Spatial questions linked to images:
--
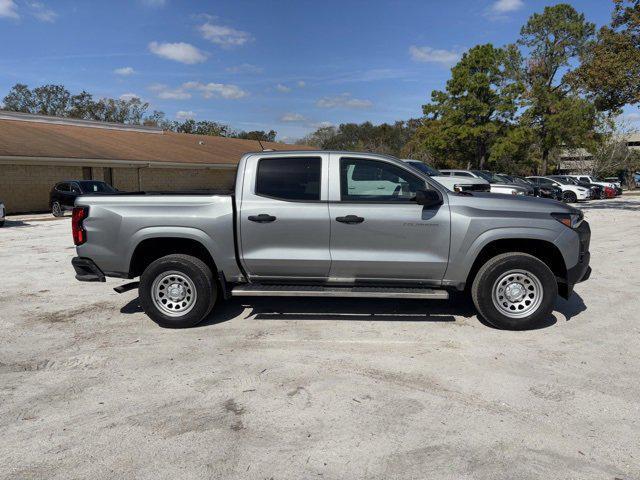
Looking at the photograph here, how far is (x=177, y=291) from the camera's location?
5.65 m

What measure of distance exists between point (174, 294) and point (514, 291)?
151 inches

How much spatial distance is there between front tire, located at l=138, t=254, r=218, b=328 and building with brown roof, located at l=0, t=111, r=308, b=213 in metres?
11.0

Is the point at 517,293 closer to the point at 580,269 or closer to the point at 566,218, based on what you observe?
the point at 580,269

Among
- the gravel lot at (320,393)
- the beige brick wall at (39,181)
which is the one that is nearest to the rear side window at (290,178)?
the gravel lot at (320,393)

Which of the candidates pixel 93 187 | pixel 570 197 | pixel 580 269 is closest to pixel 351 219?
--
## TASK INSTRUCTIONS
Convert the records above into a JSON list of strings with one string per line, omitting blank lines and leaving out the pictures.

## ANSWER BELOW
[
  "Looking at the photograph here, how far is (x=177, y=291) from the camera's location?",
  "5.65 m",
  "What measure of distance exists between point (174, 294) and point (514, 291)?",
  "151 inches",
  "How much spatial distance is there between front tire, located at l=138, t=254, r=218, b=328 and building with brown roof, located at l=0, t=111, r=308, b=213 in metres?",
  "11.0",
  "Is the point at 517,293 closer to the point at 580,269 or closer to the point at 566,218, based on what you observe?",
  "the point at 580,269",
  "Among",
  "- the gravel lot at (320,393)",
  "- the beige brick wall at (39,181)",
  "which is the one that is nearest to the rear side window at (290,178)?",
  "the gravel lot at (320,393)",
  "Which of the candidates pixel 93 187 | pixel 570 197 | pixel 580 269 is closest to pixel 351 219?"
]